* ASSIGNMENT: Work out how many lines of this material hold the word "through". Write only that number.

* THE RECORDS:
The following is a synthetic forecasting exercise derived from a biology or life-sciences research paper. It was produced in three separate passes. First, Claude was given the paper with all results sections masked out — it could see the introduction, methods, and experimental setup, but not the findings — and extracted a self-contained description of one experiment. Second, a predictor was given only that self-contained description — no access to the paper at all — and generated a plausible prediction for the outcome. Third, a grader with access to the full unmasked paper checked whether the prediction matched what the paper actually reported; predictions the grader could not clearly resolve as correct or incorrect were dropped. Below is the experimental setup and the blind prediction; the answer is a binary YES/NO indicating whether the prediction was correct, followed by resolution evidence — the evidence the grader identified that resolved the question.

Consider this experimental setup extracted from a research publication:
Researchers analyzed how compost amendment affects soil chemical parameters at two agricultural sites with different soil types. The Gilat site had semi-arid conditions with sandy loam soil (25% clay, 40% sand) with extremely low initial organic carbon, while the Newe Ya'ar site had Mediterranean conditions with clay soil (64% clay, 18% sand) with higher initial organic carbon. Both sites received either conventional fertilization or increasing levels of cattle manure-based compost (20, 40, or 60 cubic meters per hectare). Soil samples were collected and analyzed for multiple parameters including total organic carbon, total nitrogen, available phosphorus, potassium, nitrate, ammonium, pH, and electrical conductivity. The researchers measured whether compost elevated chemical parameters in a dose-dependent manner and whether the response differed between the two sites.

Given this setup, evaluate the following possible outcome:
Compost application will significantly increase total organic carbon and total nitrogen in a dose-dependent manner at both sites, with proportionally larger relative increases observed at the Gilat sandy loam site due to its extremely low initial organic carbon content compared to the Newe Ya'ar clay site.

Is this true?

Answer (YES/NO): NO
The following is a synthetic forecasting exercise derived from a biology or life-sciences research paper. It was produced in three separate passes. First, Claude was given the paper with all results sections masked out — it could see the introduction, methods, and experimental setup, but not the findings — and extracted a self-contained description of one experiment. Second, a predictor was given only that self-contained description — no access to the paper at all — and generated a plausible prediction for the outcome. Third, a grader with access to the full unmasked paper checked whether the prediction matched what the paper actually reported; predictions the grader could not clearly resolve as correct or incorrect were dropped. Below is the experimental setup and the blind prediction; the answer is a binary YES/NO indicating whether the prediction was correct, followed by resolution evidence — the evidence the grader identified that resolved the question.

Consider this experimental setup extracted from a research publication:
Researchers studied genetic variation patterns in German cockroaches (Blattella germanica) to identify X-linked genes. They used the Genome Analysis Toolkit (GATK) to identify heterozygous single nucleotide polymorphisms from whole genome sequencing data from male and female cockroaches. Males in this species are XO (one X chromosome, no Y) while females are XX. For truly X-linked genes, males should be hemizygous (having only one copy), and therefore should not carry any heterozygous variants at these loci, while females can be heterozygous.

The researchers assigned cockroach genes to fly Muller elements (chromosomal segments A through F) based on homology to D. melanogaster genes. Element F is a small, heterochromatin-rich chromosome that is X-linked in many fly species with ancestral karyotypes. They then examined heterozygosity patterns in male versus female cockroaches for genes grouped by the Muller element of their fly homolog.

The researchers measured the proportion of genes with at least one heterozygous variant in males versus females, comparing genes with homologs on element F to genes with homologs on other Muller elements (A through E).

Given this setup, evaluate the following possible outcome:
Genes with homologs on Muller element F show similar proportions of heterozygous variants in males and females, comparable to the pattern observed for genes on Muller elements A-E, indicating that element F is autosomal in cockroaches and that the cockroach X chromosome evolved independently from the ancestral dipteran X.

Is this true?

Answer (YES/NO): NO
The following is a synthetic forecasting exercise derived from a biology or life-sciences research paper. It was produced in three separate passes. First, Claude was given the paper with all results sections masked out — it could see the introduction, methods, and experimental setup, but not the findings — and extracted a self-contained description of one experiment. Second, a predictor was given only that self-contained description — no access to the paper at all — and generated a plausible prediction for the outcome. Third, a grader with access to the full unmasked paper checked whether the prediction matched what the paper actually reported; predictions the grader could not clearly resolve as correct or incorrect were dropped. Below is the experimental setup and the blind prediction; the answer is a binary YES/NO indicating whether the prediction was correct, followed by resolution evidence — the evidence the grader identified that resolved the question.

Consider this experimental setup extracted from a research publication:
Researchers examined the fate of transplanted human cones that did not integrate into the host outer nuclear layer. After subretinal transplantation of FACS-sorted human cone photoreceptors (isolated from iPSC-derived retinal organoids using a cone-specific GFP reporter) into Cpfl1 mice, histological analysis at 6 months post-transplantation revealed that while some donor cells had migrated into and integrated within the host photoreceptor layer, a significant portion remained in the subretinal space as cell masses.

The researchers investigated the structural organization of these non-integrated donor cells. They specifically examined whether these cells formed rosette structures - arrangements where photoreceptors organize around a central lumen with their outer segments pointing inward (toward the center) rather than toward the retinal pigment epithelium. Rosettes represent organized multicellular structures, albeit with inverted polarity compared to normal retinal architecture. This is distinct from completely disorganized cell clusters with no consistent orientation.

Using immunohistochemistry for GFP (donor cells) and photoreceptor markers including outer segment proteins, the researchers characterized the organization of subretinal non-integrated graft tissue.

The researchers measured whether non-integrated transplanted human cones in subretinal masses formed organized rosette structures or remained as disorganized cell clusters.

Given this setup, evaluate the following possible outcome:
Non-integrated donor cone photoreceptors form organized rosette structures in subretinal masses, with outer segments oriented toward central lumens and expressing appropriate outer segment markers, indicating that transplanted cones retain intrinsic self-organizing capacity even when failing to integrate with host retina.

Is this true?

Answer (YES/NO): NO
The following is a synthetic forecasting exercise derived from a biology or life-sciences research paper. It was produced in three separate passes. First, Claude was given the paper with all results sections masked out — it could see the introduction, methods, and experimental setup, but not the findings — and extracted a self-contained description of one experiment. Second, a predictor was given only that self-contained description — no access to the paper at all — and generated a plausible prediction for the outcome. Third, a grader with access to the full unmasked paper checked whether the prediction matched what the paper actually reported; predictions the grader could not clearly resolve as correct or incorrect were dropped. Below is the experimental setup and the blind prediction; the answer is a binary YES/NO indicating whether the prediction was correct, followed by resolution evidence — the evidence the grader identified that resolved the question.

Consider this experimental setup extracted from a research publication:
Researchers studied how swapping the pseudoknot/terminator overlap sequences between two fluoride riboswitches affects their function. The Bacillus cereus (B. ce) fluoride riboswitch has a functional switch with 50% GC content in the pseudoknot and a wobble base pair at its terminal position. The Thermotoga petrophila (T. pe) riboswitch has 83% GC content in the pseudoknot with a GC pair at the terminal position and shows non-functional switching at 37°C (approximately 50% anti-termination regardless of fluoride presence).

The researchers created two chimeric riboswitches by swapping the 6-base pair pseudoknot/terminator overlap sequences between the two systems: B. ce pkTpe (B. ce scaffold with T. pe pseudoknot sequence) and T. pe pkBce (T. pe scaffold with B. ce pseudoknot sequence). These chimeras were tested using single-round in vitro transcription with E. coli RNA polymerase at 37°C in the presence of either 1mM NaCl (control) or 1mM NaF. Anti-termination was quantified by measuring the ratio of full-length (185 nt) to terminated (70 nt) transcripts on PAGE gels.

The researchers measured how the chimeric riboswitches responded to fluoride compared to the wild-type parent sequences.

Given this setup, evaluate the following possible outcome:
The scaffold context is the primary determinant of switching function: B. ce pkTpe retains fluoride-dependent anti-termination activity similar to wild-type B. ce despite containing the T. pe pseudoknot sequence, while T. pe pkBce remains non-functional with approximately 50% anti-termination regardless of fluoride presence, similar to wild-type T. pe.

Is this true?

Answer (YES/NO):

* WRITTEN ANSWER: 2